> [Problem set]:
1: Answer these questions using the passage about Pat Benatar, Neil Giraldo and the musical built on their songs:
(a) Hearing which song sung in the theatrical fashion made Benatar cry?
(b) Which two records does Giraldo describe as very similar in context?
(c) What kind of album did Benatar and Giraldo create in 1991, and what was its title?
2: Pick up the passage about Pat Benatar, Neil Giraldo and the musical built on their songs, and continue it from its final sentence.

----- Given passage -----

Watching their songs come to life in this setting was a highly emotional experience for Benatar. “It was shocking,” she says. “The first time I heard ‘Promises in the Dark’ sung in the theatrical fashion, I just cried. It was amazing to hear songs that you wrote [performed] in a completely different genre.”

Giraldo believes that audiences will be equally astonished when they see this musical because the songs are “mixed up and changed.”

“The melodies are all the same, but the instrumentation and orchestration are different so that they get a little bit deeper, and a little darker at times,” he says.

Finding innovative, unexpected ways to present songs has always been Giraldo’s modus operandi. “I always want to challenge the audience, because I challenge myself,” he says. “I want them to not quite understand what’s going on. Not quite. Because if you can get them to not quite understand, in time, when they do get it, they’re going to be in love with that [song].”

He admits that this approach has often led to conflicts with record company executives, though. “They’d always say the same thing: ‘Why can’t you just do what you did on the last record?’” Giraldo recalls. “Well, because I did that. I want to do something different. The only time I didn’t do that [was when] we went from Crimes of Passion [1980] to Precious Time [1981]. Those two records were very similar in context. After that, I kept changing.” For example, after finding massive success as rock artists throughout the 1980s, he and Benatar created a jump blues album, True Love, in 1991.

Neil Giraldo and Pat Benatar (Photo Courtesy HighRise PR)

For both Benatar and Giraldo, creating wide-ranging material seems like a natural undertaking because they each became deeply involved with multiple musical styles from a young age.

----- Excerpted data -----

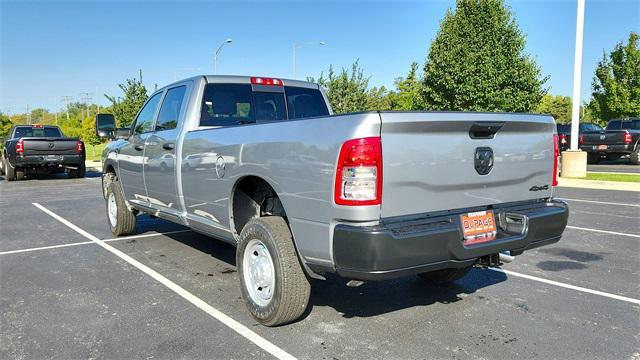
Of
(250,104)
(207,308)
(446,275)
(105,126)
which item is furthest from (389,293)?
(105,126)

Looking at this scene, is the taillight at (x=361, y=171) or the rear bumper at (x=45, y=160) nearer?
the taillight at (x=361, y=171)

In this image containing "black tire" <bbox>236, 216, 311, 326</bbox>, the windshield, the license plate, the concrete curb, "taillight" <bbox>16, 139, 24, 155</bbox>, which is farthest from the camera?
the windshield

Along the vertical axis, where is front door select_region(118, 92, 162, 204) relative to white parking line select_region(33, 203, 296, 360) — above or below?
above

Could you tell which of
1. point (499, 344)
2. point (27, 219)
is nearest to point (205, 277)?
point (499, 344)

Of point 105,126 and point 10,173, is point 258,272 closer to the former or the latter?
point 105,126

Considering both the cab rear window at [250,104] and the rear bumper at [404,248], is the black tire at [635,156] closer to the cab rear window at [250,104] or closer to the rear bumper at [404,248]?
the cab rear window at [250,104]

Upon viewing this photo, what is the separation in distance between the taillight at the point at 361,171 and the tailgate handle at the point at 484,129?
0.81 metres

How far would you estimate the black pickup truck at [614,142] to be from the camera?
63.0 feet

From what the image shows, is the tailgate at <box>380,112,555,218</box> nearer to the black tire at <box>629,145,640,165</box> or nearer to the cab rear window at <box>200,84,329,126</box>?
the cab rear window at <box>200,84,329,126</box>

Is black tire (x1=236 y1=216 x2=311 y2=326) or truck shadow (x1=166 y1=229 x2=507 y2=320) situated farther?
truck shadow (x1=166 y1=229 x2=507 y2=320)

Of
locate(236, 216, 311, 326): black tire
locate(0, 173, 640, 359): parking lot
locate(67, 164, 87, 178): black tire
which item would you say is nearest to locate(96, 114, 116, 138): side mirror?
locate(0, 173, 640, 359): parking lot

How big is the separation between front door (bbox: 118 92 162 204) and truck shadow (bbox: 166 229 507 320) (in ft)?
5.41

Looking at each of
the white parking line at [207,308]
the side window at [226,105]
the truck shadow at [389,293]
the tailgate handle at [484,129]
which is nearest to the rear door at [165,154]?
the side window at [226,105]

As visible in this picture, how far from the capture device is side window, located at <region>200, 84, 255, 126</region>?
4891mm
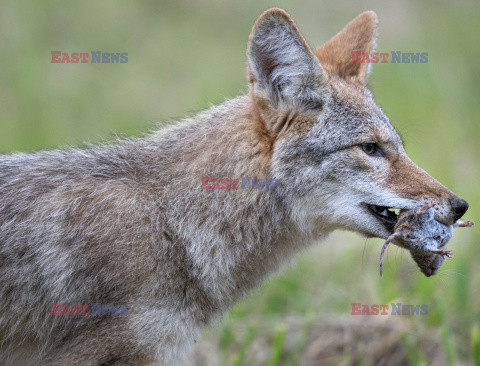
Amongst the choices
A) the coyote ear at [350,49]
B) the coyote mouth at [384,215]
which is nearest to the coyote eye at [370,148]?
the coyote mouth at [384,215]

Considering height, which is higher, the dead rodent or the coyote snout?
the coyote snout

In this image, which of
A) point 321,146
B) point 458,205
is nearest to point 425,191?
point 458,205

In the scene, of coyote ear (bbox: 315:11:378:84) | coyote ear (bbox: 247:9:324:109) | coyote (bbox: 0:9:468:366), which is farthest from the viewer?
coyote ear (bbox: 315:11:378:84)

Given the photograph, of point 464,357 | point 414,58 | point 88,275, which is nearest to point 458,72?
point 414,58

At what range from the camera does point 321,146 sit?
4785 millimetres

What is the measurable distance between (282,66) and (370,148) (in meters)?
0.94

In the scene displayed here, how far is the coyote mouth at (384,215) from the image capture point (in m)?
4.69

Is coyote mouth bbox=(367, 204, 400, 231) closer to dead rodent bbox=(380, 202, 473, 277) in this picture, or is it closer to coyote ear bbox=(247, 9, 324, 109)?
dead rodent bbox=(380, 202, 473, 277)

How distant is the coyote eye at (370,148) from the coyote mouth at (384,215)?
17.2 inches

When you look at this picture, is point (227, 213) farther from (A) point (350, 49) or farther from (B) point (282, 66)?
(A) point (350, 49)

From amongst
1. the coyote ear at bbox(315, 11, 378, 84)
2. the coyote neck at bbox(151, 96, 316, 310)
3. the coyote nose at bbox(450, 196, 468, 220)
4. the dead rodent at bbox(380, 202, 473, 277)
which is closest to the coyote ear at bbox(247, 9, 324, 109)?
the coyote neck at bbox(151, 96, 316, 310)

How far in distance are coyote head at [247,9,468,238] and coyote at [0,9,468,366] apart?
0.04 ft

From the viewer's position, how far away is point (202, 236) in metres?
4.73

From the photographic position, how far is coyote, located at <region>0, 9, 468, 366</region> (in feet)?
14.5
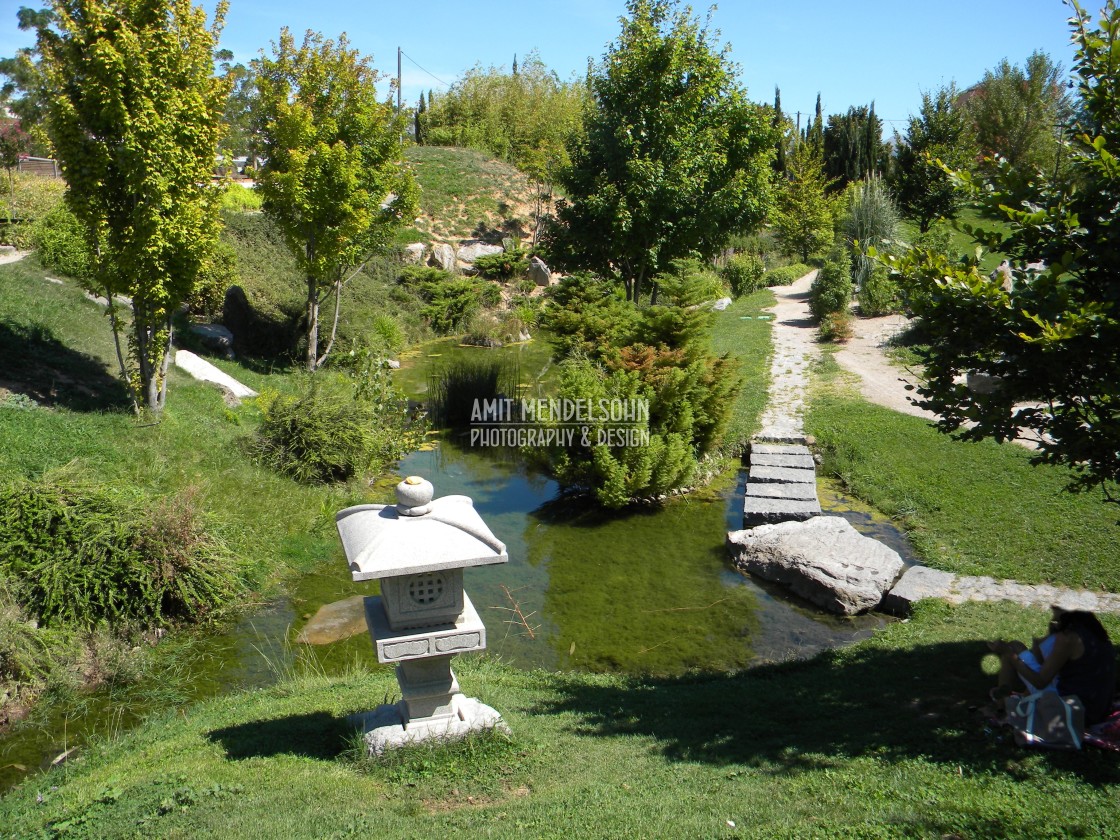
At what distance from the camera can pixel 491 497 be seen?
38.6 ft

-----

> [Answers in order]:
1:
(a) "Promises in the Dark."
(b) Crimes of Passion (1980) and Precious Time (1981).
(c) A jump blues album, titled True Love.

2:
Growing up just outside of New York City on Long Island, Benatar admired rock acts such as The Beatles, Led Zeppelin, and Jimi Hendrix. She also liked the Motown sound. At the same time, she began intensive training to become an opera singer. “So it was a hugely diverse upbringing,” she says. “I have been in so many different genres that when it came time to do [my own] music, I wasn’t boxed in. I didn’t follow the rules because, for me, everything was OK.”

Meanwhile, in Cleveland, Ohio, Giraldo’s childhood was much less structured. “I was a very sick child; I had all of these neuroses and I hardly went to school,” he says. “The only thing that gave me hope was music.” Learning by ear, he started playing guitar when he was 6 years old. By the time he was a teenager, he’d also added piano and drums to his repertoire. Street smart and naturally talented, he kicked off his professional music career in an impressive way when he joined Rick Derringer’s band in 1978.

The next year, producer Mike Chapman (famed for his work with The Sweet and Suzi Quatro) recommended that Benatar should hire Giraldo for the band she was forming. Benatar remembers that she was immediately smitten with Giraldo. “He looked like a god, OK? So that was already trouble,” she says with a laugh. “And then he played one chord. One. And I knew. That was it. I knew.”

Benatar had been frustrated because nobody would listen to her when she said she wanted to be like Led Zeppelin singer Robert Plant. Instead, music executives kept trying to convince her to emulate the era’s successful female pop/soft rock singers such as Linda Ronstadt and Olivia Newton-John. But with Giraldo in her band, she finally felt she had the right lineup backing her as she inserted an edgy snarl into her operatic vocals.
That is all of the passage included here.